The white truffles of the Piedmont, which currently sell for as much as $1,300 a pound, wholesale, are far superior to the black truffles from the Perigord, over which Brillat-Savarin’s errant couple nearly lost their virtue. Black truffles lack profundity and at best are only mildly pungent. They should be stewed in melted pork fat or foie gras, sliced thin, and placed with a little salt beneath the skin of a young fowl, which is then poached or gently roasted, preferably in clay or en croûte. Another method is to wrap them in unsmoked, parboiled bacon; wrap both bacon and truffle in foil; and roast them in wood embers. Timing is crucial. They should be left on the fire long enough for the bacon fat to melt and the truffle to be heated through. If they are left too long in the embers they become embers themselves. Otherwise, they are removed from the ashes and served whole with a simple red Burgundy. Whatever flavor the black truffle may have had to begin with will be intensified by this method. Black truffles may also be served in salads or with scrambled eggs. Their texture, if nothing else, makes them a good foil for sea scallops. Elizabeth David, the great English cookery writer, suggests that they be left overnight in a basket of fresh eggs, which are then lightly boiled the next morning. Before Vanel closed his delightful restaurant of the same name in Toulouse, he served them in an omelet combined with foie gras and cèpes. Tinned black truffles are flavorless and should be avoided.

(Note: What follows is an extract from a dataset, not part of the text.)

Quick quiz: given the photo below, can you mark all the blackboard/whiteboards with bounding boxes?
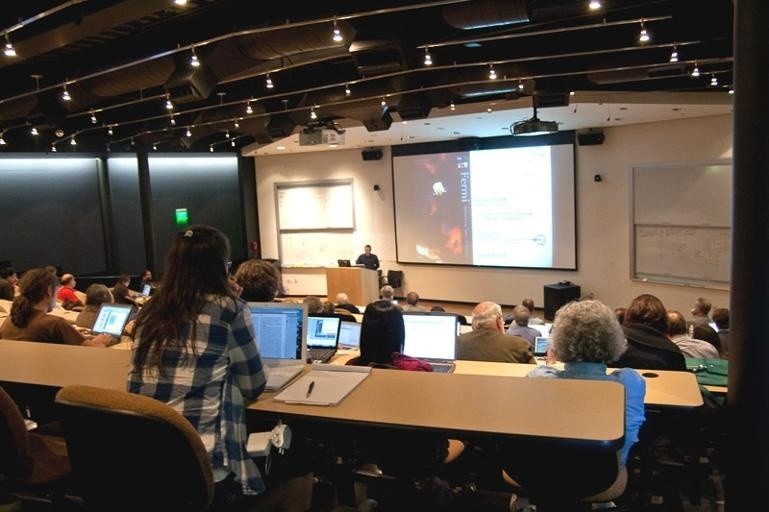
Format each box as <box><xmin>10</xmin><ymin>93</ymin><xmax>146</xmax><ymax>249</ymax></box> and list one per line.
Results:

Illustration by Nina Frenkel

On the other hand, white truffles at their best impart the full essence of the rotting soil surrounding the oaks from which they are dug, as good oysters and caviar impart the amniotic flavor of the sea. To be in the presence of an excellent specimen is to know the joy that moles and earthworms must feel as they take their meals. The intensity of white truffles is inconsistent and fleeting. Hold one to your nose. Only if the pungency is unmistakable and the texture is firm should you buy it. Do the same in restaurants and observe an additional precaution: Because the availability of truffles is unpredictable they are seldom listed on the printed menu. If the waiter offers them as a special, ask the price. Then you will not be shocked when the bill comes.

The virtue of the truffle is the flavor it imparts to other dishes: Think of it as perfume, best appreciated when applied to something else. To serve a truffle at home, it is essential to have a truffle cutter with a scalloped and serrated blade, an inexpensive purchase compared to the truffle itself. Truffles will keep their freshness for a week or so, wrapped in newspaper or paper towels and stored in a covered container filled with rice. They must not be peeled but should be dusted with a soft brush before they are shaved as thin as possible over such bland but well-textured conveyances as baked potato mashed in sweet butter and returned to its shell, or risotto with a little grated parmesan, or noodles in parmesan and cream. If you happen to find a truly explosive specimen, serve it over a salad of mâche, or field greens, dressed with a little lemon juice and sea salt.

Whatever you do, never attempt to cook a white truffle. They are always eaten raw. Since truffles are seldom of uniform intensity a useful enhancement is a bottle of truffle oil, at $50 or so for 8 ounces. This should be added generously to whatever starch you choose. A risotto or a fine baked potato laced with sweet butter, plenty of truffle oil, and a little sea salt under a blanket of shaved truffle is a shameful extravagance and probably an insult to the vascular system, but as ancient hedonist Aristippus, who was not troubled by Brillat-Savarin’s sense of duty, might have said, “What the hell. The Dow is up. Go for it.”